-- DIRECTIVE --
Count the lines in the listing below that contain the string "foliage", matching case exactly. Reply with the number only.

-- DATA EXTRACT --

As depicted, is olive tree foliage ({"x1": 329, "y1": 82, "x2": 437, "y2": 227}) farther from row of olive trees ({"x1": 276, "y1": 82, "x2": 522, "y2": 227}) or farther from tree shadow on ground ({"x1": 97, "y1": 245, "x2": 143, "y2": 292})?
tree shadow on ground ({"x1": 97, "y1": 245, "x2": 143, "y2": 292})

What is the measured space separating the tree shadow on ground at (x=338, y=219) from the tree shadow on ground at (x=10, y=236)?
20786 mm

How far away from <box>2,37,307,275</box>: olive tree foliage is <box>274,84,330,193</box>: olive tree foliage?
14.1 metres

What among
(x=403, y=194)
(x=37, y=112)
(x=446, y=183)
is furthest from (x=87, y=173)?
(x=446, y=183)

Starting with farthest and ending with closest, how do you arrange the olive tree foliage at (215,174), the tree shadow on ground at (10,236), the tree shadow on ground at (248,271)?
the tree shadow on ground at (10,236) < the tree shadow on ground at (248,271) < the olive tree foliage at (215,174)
---
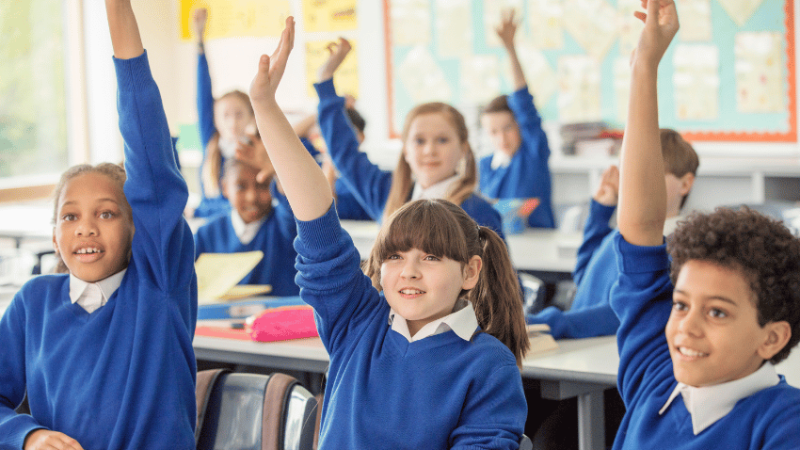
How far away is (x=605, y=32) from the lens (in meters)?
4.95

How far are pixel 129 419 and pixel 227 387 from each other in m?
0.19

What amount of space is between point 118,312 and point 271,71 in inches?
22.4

-- SOLUTION BELOW --
4